Before and after the day job, I finished All Quiet on the Western Front (spoiler alert: pretty much everyone dies) and started The Guns of August. I'd forgotten that all The Powers were pretty much expecting war from 1910 or so onwards; it was just a question of when.
Although I consider myself over-imaginative, I have trouble imagining the mindset that puts "natural" expansion of one's country over the lives of millions (like, twelve or so) human beings. Even though the Germans expected WWI to last only 39 days (literally: Schlieffen's war plan called for marching up the Champs Elysees on day 39) that's still no excuse for what followed.

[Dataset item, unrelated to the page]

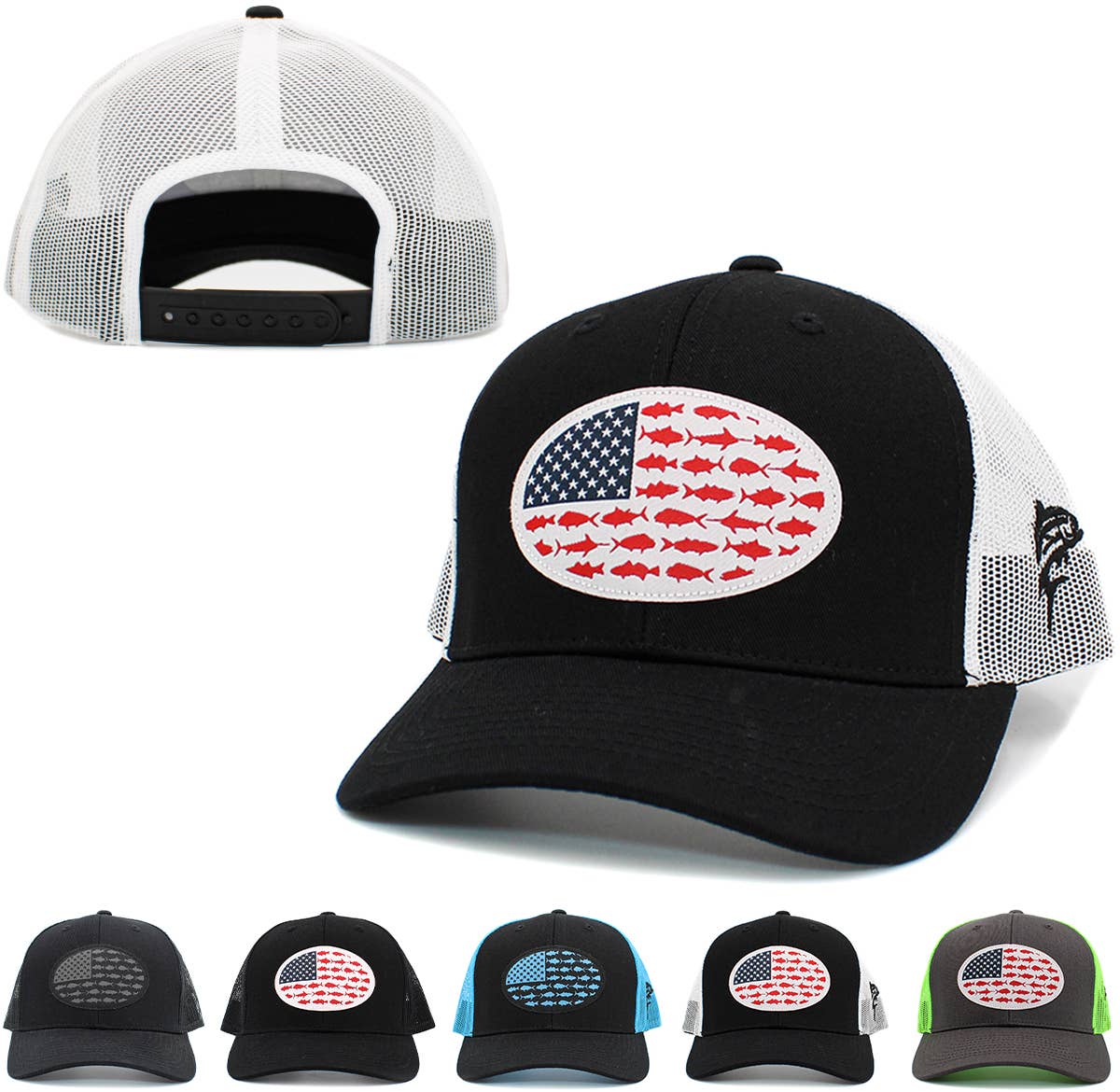 USA Fish Flag Mesh Back Ballcap: BLK-BLK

How little we learn. The current Administration had a Sturm und Drang strategy too, right? But if it didn't work and there was resistance, there was no plan to deal with THAT, much less the rebuilding of a country and a society. I'd say that Dubya should have to read the bitterest of the war poetry - Sassoon, Owen, the free verse guy whose name I'm forgetting - in a jail cell somewhere until it sinks in. Would it ever?

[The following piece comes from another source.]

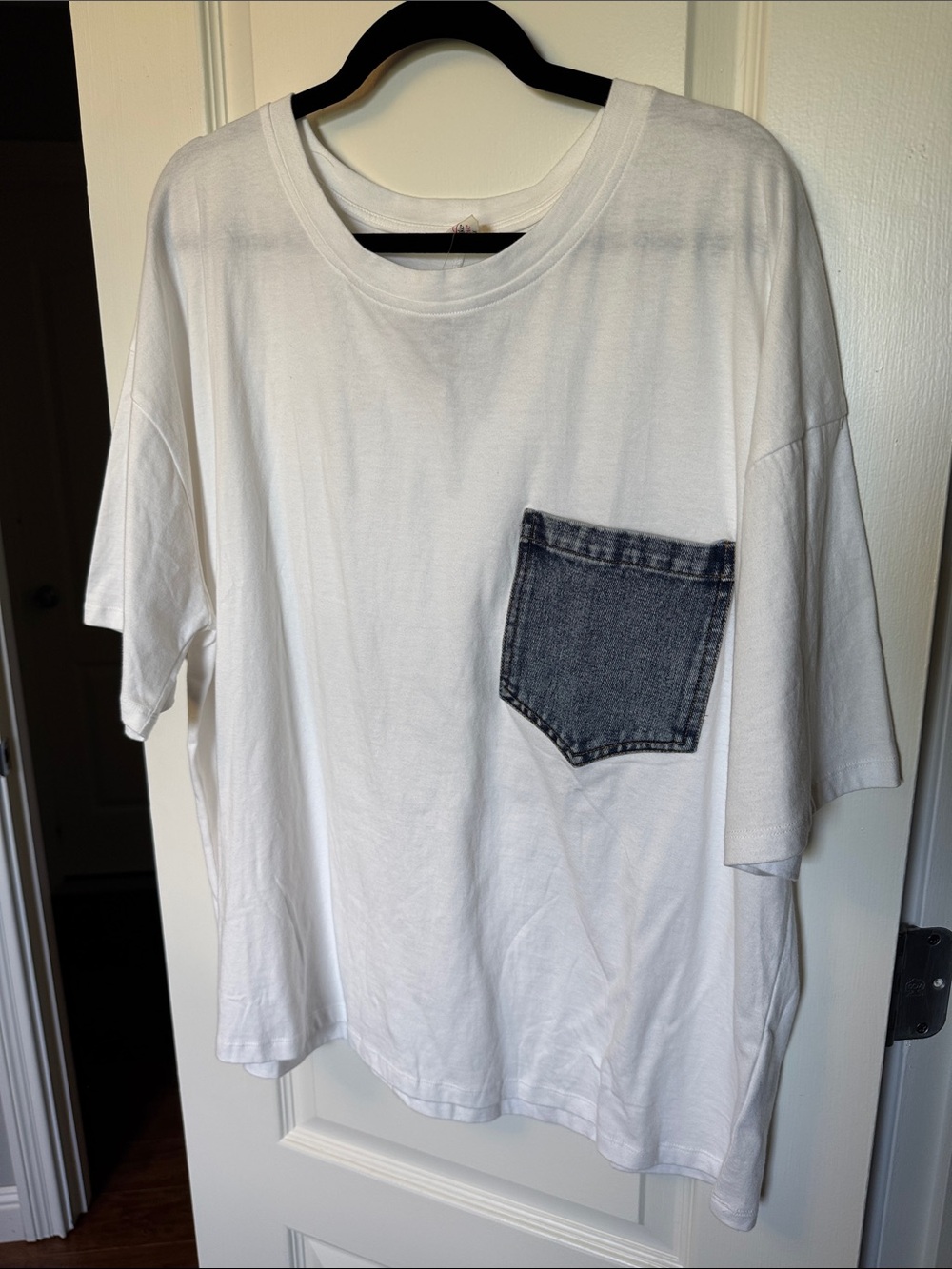 Like Love White Tee w/ Denim Pocket - 2X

Our seminar profs noted (in passing, but with bemusement) that those of us who spoke of trauma in our final presentations - the genocide in Rwanda, genocide in general, the devastation of cities such as Dresden - spoke poetically, as if normal academic speech was inappropriate to our purpose. It's going to be a huge challenge for me academically to find the right voice to speak forcefully but persuasively about the moral issues I care about in Geography. I think poetry is a good start - but it unsettles the older generation, who think of Geography as a science, with universal truths that can be extracted by tramping through fields (metaphorically), conducting inquiry according to the prescriptions of scientific method, and dispassionately writing up and publishing those results.